Less goes to labor and more goes to capital. This can lead to displaced workers, wider gaps between the “haves” and “have-nots” and more social frictions if it happens at a pervasive enough scale.
Uber and Lyft, despite their negative earnings and high rates of cash burn, are still collectively worth about $70 billion. Tesla is worth close to $200 billion despite hundreds of millions of dollars in cash burn per quarter (its accounting gimmickry papers over its true financial situation), in the capital-intensive, low-margin business of auto manufacturing.
Long-term, if a company can’t generate more value out of its outputs than its inputs, then it isn’t viable. It’s a drag on productivity and crowds out more productive ventures and hampers the effective allocation of labor and capital. That’s not to say that companies like WeWork, Uber, and Lyft can’t eventually become viable, but their business models will probably look reasonably different to make the economics work.
For now, they are effectively priced as call options on a certain conception of the future.
There’s nonetheless a lot of copycat behavior in investing. A prominent investor can come out and massively sway a stock price. The same is true in the private markets of all forms (early stage to late stage) looking to get in on what’s hot.
With Softbank’s backing ($11 billion), other investors followed.
WeWork Business Model
The reality of the WeWork business model is that it’s very basic. They rent office space, divide it up, and sub-lease it at a higher per-unit cost.
Basically they take credit and duration risk to capture the spread between leasing and sub-leasing. It’s not any different than a financial services company.
There is no constraint on their growth except for capital, not unlike a bank. Accordingly, they should not lose billions of dollars due to growth. Nor are they or were they doing anything to call themselves a “tech company”; there is nothing tech about the actual business model or what they sell to the end-user.
It’s essentially a bank-like model that predominantly deals with leasing office space. Everything else is narrative.
The economics of the business amounts to average rent multiplied by number of seats taken multiplied by occupancy rate minus rent and expenses.
Yet WeWork’s S-1, the SEC document filing required to go public, scarcely mentions much in the way of specifics on its occupancy rate. Everybody more or less blindly trusted co-founder and former CEO Adam Neumann (ousted in September 2019).
Challenges to the business model
More people are now working from home. Even as lockdowns are repealed, more will request continued work from home arrangements to avoid the time and inconveniences associated with the commute, obtain greater flexibility with their schedules, among other reasons. With computers and modern telecommunications, more industries can viably have many of their workers telecommute.
Occupancy rates have increased, demand will go down, and make the business more difficult.
Bad governance
Neumann had extra voting power (20-to-1 over standard votes) and the level of self-dealing was disconcerting. WeWork leased space in several buildings owned by Neumann, a conflict of interest (i.e., becoming both landlord and tenant). That would not have been allowed as a public company where there is more oversight.

**Work instructions:** Can you quote the passage on WeWork's business model, starting at "Yet WeWork’s S-1, the" and ending at "business more difficult."? The material after this point comes from a different source than the passage on WeWork.

**Data:**
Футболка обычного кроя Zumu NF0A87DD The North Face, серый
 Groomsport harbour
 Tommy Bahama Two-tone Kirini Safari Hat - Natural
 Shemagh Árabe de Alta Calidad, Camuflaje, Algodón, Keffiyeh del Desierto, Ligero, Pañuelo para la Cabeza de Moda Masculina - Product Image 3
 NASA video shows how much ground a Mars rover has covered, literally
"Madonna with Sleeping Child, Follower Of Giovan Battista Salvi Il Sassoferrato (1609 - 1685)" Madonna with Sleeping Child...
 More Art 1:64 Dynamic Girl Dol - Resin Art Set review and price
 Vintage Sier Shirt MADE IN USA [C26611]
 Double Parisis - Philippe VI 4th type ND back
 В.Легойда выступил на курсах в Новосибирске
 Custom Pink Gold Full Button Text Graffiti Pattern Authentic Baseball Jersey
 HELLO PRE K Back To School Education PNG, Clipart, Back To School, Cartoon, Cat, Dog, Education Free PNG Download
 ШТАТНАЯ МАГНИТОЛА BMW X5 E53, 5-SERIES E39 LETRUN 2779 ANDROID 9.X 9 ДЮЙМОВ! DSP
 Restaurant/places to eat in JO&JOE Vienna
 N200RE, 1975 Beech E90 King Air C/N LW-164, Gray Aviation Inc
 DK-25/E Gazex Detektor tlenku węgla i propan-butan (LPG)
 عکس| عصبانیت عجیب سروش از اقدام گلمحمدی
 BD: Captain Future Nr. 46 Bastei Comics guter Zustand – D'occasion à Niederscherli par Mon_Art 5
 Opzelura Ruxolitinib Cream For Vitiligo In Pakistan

**Your response:**
Yet WeWork’s S-1, the SEC document filing required to go public, scarcely mentions much in the way of specifics on its occupancy rate. Everybody more or less blindly trusted co-founder and former CEO Adam Neumann (ousted in September 2019).
Challenges to the business model
More people are now working from home. Even as lockdowns are repealed, more will request continued work from home arrangements to avoid the time and inconveniences associated with the commute, obtain greater flexibility with their schedules, among other reasons. With computers and modern telecommunications, more industries can viably have many of their workers telecommute.
Occupancy rates have increased, demand will go down, and make the business more difficult.